Who do you think you are fooling? You obviously have no intention at all fixing anything ever to these submissions, if they would be published with these 'minor flaws'. You have had ages to do so. But instead of spending 10 minutes to address the criticism, you rather spend months of waiting, and hours of writing complaints. And now that all arguments you brought forward have either been refuted as false or irrelevant, you try it in this devious way?

If the reason for not yet being published is merely that the editors involved in approving submissions are overloaded, being patient until your turn comes up will eventually help. If such editors, however, think the presentation is inadequate, and needs to be fixed first, no amount of waiting will do you any good. Inadequacies do not disappear with the passage of time, and the desire to get the thing published fast is entirely yours; the editors would never get impatient, even if your submission sits there for a hundred years.

I looked back to the beginning of this thread, to have a look at what the initial criticism was. And it seems that what I remarked then still applies: you submit a low-effort, low quality (i.e. just a static diagram, using a deprecated piece set), and then submit some 14 other, nearly identical articles (just changing the image and description of one of the participating piece types). I called this 'cloning', and raised the question whether it makes sense to have so many nearly identical pages here. Usually such tiny variations on a variant are mentioned in the Notes sections.

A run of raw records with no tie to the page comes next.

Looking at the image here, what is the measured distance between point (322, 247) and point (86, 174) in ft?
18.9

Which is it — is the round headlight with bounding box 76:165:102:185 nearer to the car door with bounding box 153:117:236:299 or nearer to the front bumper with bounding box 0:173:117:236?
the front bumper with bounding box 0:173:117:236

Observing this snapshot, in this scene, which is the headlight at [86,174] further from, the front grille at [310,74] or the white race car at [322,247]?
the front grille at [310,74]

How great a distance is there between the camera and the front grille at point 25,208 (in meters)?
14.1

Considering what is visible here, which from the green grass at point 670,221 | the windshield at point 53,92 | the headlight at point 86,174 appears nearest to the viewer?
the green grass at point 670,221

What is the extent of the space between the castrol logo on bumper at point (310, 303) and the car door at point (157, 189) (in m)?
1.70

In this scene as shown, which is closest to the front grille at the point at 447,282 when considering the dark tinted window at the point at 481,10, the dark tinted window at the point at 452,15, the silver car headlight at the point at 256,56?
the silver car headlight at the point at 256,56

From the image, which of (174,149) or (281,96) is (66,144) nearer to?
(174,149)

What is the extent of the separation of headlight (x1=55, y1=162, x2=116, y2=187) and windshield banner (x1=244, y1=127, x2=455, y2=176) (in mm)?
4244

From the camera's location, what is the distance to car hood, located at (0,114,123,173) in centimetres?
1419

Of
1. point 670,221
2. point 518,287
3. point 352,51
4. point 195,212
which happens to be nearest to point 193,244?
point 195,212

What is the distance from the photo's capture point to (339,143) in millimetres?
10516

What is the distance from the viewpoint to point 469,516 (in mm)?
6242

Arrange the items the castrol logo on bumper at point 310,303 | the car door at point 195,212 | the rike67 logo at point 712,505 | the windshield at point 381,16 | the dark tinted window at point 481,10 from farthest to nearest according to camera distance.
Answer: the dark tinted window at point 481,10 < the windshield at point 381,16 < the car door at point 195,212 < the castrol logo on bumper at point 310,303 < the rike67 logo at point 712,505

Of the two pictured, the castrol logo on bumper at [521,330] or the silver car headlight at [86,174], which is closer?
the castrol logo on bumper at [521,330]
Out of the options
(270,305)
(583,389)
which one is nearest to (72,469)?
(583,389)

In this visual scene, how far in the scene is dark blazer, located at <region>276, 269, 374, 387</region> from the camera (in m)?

Aurelian has suggested you should publish these 15 variants as a 'collection' in a single article, like he did in a similar case. You consistently ignore him. People have posted Interactive Diagrams of this particular variant, with good quality graphics, which would have taken you about 20 seconds to copy-paste into your article, to remove most of the voiced objections. You ignored that too.

I don't think there is any flaw in the submission / approval system here. The problem is entirely in the way you (refuse to) deal with criticism.